Re: C++ programming challenge
On Jun 12, 10:22 pm, Ioannis Vranos <ivra...@freemail.gr> wrote:
Peter Jansson wrote:
On Fri, 12 Jun 2009, fifoforlifo wrote:
I thought this competition sounded fun, so I gave it a
shot. The following is a 2-threaded program that overlaps
reads and computation. I had to use boost::thread for
this, but this should all be doable in C++0x -- but I'll
let you be the final judge of whether it's an acceptable
entry. As many pointed out, the problem is I/O bound, so
that's what I tackled first. The computation part is
nearly identical to Chris' code, I could not beat the
simple accumulate-into-256-wide-table. So cheers for
finding the best solution there :-)
/.../
I have included your code in the list of results at
http://blog.p-jansson.com/2009/06/programming-challenge-letter-freque...
My Ubuntu machine had Boost 1.37 so that is what was used
during compilation.
I think you are relaxing the rules.
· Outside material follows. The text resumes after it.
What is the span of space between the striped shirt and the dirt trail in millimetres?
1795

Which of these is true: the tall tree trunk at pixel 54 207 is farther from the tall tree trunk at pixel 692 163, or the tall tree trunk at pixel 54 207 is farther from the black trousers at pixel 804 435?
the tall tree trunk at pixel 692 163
I know Qt programming, and
most (if not all) Linux distributions provide the Qt
libraries.
May I use Qt?
If so... I have a class which manages memory mapping, portably
to Windows and Unix/Linux. Can I use that? (I rather suspect
that a mmap'ed solution would be faster than any of the
alternatives, at least on Linux.)
More generally, what are the rules? In particular:
-- What assumptions can I make concerning the input encoding?
Single byte? Derived from ASCII? None of the proposed
solutions I've seen handle case folding correctly for UTF-8.
-- What assumptions can I make with regards to portability?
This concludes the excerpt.